Halitophobie

  • Les patients halitophobiques sont persuadés de leur mauvaise haleine. Il est impossible de les convaincre qu'ils ont tort, même à l'aide de méthodes de détection instrumentales ou subjectives.

Impact considérable sur la vie sociale

  • Un grand nombre des individus souffrant d'halitophobie connaissent un isolement extrême.
  • Etant donné qu'ils n'arrivent pas à oublier leur mauvaise haleine imaginaire, la plupart d'entre eux préfèreront se couper de tout contact social. Leur carrière et leur emploi s'en trouvent par conséquent affectés. Les individus halitophobiques peuvent également être effrayés par les relations physiques.
  • Plus cette condition est ignorée, plus les patients halitophobiques sombrent dans une spirale infernale. Le risque d’impact de leur halitophobie sur leur vie sociale est deux fois plus élevé que pour un patient avec une halitose vraie. Ce risque explique également les plus grandes tendances suicidaires chez les patients atteints d'halitophobie persistante (Nagel et al. 2006).

La meilleure description de l'halitophobie est celle d'un trouble obsessionnel
compulsif qui ne peut pas être traité par un chirurgien-dentiste ou un médecin généraliste.
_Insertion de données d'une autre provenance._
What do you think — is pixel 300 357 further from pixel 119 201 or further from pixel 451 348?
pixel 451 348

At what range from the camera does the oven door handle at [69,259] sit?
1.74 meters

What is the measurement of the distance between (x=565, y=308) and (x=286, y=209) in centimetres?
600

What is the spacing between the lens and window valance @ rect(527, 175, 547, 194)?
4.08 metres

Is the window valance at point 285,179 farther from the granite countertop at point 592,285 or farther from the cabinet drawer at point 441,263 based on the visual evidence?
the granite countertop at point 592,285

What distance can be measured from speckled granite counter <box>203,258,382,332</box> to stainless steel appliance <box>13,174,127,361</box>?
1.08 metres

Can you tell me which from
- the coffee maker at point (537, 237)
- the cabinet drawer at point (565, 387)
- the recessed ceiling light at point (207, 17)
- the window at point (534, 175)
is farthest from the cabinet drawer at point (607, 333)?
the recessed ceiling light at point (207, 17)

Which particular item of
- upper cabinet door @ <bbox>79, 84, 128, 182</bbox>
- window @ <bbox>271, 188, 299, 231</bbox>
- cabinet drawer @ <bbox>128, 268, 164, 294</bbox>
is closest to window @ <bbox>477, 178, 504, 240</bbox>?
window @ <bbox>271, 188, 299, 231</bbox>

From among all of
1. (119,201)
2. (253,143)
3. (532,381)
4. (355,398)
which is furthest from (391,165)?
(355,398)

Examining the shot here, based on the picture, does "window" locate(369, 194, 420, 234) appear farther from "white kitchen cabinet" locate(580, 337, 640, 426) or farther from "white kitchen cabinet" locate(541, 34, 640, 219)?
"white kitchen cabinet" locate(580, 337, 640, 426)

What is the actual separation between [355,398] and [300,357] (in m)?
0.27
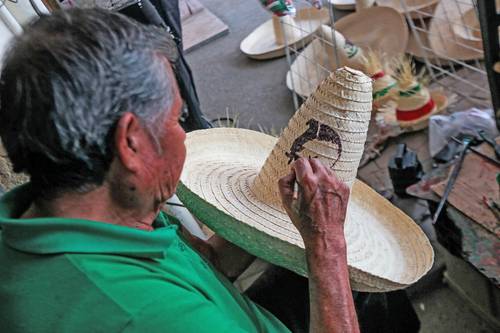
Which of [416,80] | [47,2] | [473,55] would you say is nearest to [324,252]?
[47,2]

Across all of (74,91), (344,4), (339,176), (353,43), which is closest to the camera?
(74,91)

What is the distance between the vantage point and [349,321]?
2.73 ft

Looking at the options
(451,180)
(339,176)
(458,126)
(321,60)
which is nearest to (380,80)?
→ (458,126)

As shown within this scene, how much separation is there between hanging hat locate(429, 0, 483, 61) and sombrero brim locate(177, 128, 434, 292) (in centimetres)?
143

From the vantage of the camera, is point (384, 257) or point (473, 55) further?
point (473, 55)

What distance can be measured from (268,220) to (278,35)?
232cm

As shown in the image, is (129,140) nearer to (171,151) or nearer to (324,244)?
(171,151)

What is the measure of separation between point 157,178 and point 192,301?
0.63 ft

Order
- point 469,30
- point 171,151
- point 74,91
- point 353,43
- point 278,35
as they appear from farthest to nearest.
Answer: point 278,35 → point 353,43 → point 469,30 → point 171,151 → point 74,91

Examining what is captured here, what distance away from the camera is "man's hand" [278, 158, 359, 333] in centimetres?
83

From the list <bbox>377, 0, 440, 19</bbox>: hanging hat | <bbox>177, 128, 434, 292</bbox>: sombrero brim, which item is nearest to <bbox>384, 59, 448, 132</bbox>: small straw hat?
<bbox>377, 0, 440, 19</bbox>: hanging hat

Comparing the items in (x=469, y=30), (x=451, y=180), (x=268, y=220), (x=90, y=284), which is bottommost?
(x=469, y=30)

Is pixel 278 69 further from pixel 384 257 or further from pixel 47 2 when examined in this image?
pixel 384 257

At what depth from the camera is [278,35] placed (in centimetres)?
314
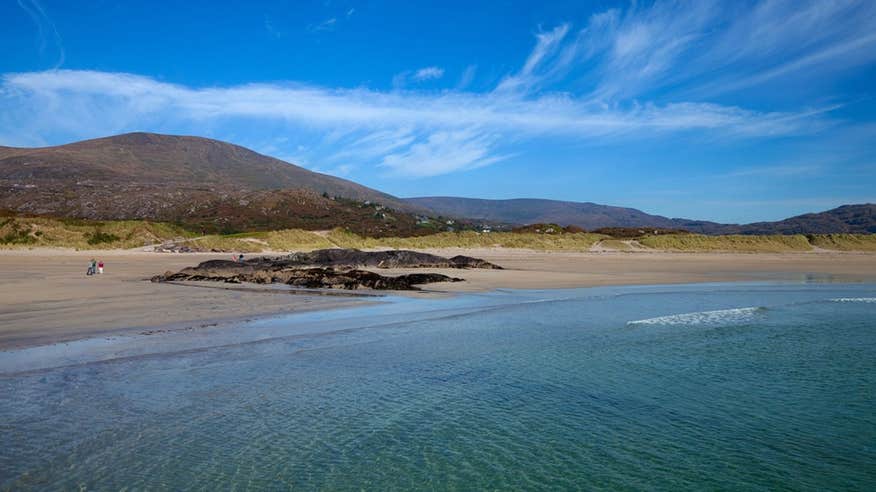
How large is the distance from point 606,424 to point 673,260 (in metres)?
40.3

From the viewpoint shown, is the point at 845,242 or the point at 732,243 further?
the point at 732,243

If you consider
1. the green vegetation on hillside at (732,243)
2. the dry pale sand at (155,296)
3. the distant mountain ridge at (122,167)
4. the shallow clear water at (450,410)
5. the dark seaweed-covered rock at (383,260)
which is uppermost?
the distant mountain ridge at (122,167)

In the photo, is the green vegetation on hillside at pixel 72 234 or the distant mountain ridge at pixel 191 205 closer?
the green vegetation on hillside at pixel 72 234

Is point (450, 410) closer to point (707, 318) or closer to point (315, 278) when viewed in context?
point (707, 318)

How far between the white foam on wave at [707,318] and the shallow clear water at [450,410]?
1121 mm

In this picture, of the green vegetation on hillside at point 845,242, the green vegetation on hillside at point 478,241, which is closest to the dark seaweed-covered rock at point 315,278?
the green vegetation on hillside at point 478,241

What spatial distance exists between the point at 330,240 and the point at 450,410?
54.0 meters

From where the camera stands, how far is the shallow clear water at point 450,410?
198 inches

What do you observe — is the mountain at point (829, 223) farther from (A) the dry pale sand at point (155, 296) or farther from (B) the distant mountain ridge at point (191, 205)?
(A) the dry pale sand at point (155, 296)

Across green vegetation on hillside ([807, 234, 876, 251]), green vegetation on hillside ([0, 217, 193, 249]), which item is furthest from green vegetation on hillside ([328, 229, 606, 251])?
green vegetation on hillside ([807, 234, 876, 251])

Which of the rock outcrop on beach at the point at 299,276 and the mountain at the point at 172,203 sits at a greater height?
the mountain at the point at 172,203

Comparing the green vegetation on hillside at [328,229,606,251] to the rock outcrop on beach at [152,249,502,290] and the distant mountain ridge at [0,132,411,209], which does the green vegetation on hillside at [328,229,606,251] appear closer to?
the rock outcrop on beach at [152,249,502,290]

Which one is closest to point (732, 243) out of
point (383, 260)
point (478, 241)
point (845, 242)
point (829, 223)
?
point (845, 242)

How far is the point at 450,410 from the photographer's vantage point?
6.86m
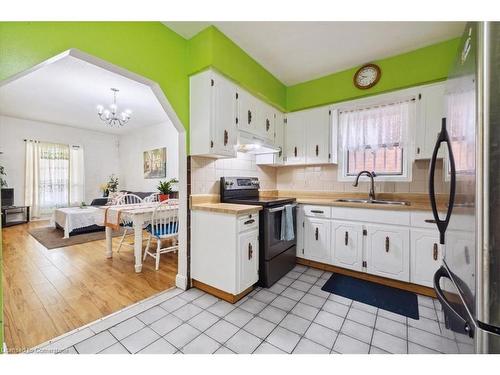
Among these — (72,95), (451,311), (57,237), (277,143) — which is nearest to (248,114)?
(277,143)

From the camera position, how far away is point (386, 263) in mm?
2141

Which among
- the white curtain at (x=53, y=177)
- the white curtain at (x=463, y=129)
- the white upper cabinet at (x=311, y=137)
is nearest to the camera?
the white curtain at (x=463, y=129)

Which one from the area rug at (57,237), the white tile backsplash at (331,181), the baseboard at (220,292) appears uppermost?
the white tile backsplash at (331,181)

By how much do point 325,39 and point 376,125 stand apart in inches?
47.2

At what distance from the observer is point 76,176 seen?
243 inches

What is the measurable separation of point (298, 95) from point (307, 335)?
2929 millimetres

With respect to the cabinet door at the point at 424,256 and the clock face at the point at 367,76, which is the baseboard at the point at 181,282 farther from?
the clock face at the point at 367,76

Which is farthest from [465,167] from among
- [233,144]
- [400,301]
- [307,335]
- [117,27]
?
[117,27]

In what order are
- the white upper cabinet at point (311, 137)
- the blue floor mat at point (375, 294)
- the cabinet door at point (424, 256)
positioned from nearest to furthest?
the blue floor mat at point (375, 294) < the cabinet door at point (424, 256) < the white upper cabinet at point (311, 137)

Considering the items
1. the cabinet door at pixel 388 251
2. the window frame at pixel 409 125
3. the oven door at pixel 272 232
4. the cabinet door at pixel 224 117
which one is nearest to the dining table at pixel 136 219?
the cabinet door at pixel 224 117

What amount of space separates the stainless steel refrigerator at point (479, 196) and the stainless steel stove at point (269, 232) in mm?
1415

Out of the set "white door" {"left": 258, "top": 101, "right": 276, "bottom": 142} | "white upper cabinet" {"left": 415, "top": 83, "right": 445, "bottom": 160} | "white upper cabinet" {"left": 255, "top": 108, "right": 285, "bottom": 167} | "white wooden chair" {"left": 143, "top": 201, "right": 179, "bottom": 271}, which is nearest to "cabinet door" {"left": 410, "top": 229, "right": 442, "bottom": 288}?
"white upper cabinet" {"left": 415, "top": 83, "right": 445, "bottom": 160}

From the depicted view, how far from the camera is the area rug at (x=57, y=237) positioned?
141 inches

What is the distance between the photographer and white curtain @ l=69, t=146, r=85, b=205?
6109 millimetres
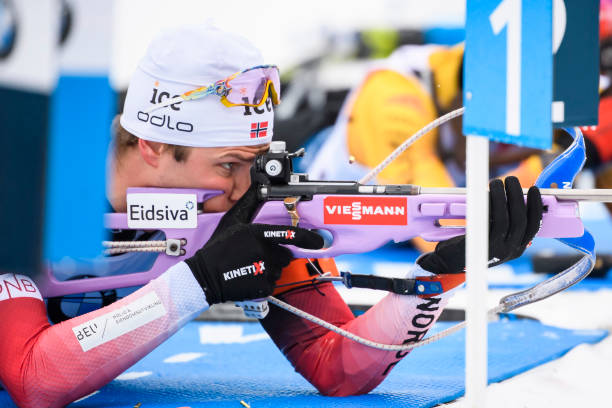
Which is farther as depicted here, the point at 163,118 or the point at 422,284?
the point at 163,118

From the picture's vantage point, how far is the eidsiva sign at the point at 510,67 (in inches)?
58.4

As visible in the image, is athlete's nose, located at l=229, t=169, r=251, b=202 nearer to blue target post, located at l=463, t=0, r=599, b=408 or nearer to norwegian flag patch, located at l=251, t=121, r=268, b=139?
norwegian flag patch, located at l=251, t=121, r=268, b=139

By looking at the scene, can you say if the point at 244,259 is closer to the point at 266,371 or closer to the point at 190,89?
the point at 190,89

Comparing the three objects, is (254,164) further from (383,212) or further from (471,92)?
(471,92)

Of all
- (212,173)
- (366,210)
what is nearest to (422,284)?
(366,210)

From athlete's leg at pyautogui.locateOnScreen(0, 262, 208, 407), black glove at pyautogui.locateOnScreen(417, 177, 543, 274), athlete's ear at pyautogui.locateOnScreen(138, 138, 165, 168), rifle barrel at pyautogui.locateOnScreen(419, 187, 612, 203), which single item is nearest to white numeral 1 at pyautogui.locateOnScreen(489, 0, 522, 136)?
black glove at pyautogui.locateOnScreen(417, 177, 543, 274)

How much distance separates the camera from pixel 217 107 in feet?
7.62

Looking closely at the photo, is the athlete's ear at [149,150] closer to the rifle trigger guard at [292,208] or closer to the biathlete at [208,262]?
the biathlete at [208,262]

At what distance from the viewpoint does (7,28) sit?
1193 mm

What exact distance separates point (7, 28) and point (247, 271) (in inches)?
38.9

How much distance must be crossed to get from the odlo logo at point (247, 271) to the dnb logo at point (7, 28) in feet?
3.15

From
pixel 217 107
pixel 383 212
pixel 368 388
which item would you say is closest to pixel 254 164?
pixel 217 107

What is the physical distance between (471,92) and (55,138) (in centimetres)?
70

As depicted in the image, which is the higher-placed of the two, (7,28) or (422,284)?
(7,28)
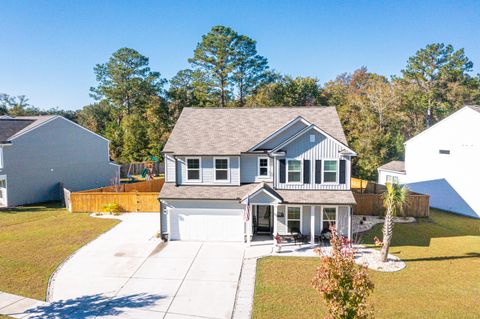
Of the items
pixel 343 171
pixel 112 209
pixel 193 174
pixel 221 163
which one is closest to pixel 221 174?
pixel 221 163

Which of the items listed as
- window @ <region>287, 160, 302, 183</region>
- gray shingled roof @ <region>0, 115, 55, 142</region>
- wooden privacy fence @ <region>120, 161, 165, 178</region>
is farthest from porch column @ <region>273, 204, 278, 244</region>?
wooden privacy fence @ <region>120, 161, 165, 178</region>

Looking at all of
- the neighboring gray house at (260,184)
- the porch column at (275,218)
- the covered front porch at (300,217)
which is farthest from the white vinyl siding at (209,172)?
the porch column at (275,218)

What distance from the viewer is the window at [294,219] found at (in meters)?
19.3

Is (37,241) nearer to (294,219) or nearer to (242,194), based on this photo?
(242,194)

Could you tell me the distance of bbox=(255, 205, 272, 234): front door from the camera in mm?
20484

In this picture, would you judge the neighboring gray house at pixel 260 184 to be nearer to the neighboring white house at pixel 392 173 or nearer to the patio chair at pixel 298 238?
the patio chair at pixel 298 238

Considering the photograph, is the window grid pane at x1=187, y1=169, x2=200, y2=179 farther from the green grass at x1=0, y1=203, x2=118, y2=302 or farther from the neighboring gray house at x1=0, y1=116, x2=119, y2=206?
the neighboring gray house at x1=0, y1=116, x2=119, y2=206

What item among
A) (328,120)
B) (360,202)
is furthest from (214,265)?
(360,202)

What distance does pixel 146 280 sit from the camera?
1405 cm

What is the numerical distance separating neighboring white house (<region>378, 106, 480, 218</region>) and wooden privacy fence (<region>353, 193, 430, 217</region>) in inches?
140

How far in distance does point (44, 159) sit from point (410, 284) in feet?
103

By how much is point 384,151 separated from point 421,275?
22513 millimetres

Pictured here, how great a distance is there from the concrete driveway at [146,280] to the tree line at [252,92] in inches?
1022

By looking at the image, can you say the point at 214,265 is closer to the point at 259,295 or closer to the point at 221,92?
the point at 259,295
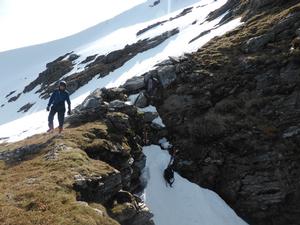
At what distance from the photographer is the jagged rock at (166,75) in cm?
3944

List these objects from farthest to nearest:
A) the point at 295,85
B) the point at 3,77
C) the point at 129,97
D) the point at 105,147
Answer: the point at 3,77 < the point at 129,97 < the point at 295,85 < the point at 105,147

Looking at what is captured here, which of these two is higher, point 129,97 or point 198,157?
point 129,97

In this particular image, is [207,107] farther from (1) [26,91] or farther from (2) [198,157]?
(1) [26,91]

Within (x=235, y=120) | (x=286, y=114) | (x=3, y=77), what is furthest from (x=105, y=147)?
(x=3, y=77)

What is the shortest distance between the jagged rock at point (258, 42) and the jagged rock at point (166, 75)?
695cm

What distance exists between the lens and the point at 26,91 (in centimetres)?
12062

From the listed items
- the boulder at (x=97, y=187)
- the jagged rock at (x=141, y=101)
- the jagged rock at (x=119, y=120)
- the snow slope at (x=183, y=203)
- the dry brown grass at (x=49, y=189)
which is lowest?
the snow slope at (x=183, y=203)

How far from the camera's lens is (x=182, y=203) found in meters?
31.0

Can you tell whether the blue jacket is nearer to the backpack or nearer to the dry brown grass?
the dry brown grass

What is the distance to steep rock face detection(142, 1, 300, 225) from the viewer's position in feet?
96.4

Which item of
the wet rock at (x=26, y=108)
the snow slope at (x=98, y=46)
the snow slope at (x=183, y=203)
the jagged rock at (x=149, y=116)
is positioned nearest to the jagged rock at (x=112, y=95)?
the jagged rock at (x=149, y=116)

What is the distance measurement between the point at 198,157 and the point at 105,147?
27.6ft

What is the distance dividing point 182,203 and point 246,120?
7847mm

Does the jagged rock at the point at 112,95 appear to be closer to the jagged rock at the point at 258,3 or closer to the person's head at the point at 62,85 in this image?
the person's head at the point at 62,85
L'halitophobie est un trouble mental

  • Ce trouble est évoqué dans un contexte de syndrome de référence olfactive (SRO), qui est défini comme une pathologie psychiatrique caractérisée par une préoccupation persistante par l'odeur corporelle accompagnée d'un sentiment de honte, d'embarras, d'une détresse considérable, d'un comportement d'évitement et d'un isolement social.

 

  • Malgré une incidence relativement élevée (5 à 27 % des patients atteints de problèmes liés à une mauvaise haleine), les données scientifiques sur l'halitophobie sont rares car cette condition reste relativement méconnue, même des spécialistes.

 

  • Les patients halitophobiques, n'acceptant pas la nature psychogénique de leur condition, consultent un chirurgien-dentiste plutôt qu'un psychiatre. La classification la plus adaptée de l'halitophobie consiste à la considérer et la traiter comme un trouble obsessionnel compulsif.